I MERCANTILI CON LE VELE PER RIDURRE L’INQUINAMENTO —

Per ora si tratta solo di progetti o di prototipi. Ad uno stadio avanzato ma pur sempre progetti. Però nulla vieta di sognare: navi cargo che filano in mare spinte anche dalle vele. Per risparmiare e inquinare meno. Diversi centri di ricerche — dall’Asia all’Europa — ci stanno lavorando con impegno, suggerendo soluzioni interessanti che devono però trovare chi ci crede e che ci mette il denaro. Servono finanziamenti e interesse concreto. Come in ogni innovazione che comporta una scommessa.
L’idea base è quella di dotare alcune categorie di mercantili — una fascia compresa tra le 3 mila e le 10 mila tonnellate — di vele che aiutino i sistemi propulsivi tradizionali. Una sorta di ritorno a metodi «antichi» dove alla potenza del vento viene affiancata quella dei motori.

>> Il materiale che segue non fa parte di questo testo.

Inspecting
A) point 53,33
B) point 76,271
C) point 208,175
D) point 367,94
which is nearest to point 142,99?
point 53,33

L’Università di Tokio ha di recente presentato un modello di nave dotata di nove «alberi» che «tengono» vele realizzate in alluminio e plastica. Non meno interessante — come sottolinea il New York Times in un articolo sul tema — il piano della B9 Shipping nordirlandese. È un mercantile di 3 mila tonnellate, lungo 100 metri, dotato di tre alberi alti 50 metri circa. Il progetto prevede che il motore sia a biogas in modo da ridurre l’impatto ambientale. I tecnici della B9, dopo aver eseguito delle prove in mare con una versione ridotta, si dicono ottimisti e incoraggiati dall’esperimento. Del resto devono esserlo se vogliono convincere qualcuno a metterci del denaro per andare avanti. Gli ingegneri nordirlandesi precisano che la costruzione del primo cargo potrebbe costare circa 40 milioni di euro e richiederebbe tre anni di lavoro. Ma ci sono uomini d’affari o società pronte a farlo?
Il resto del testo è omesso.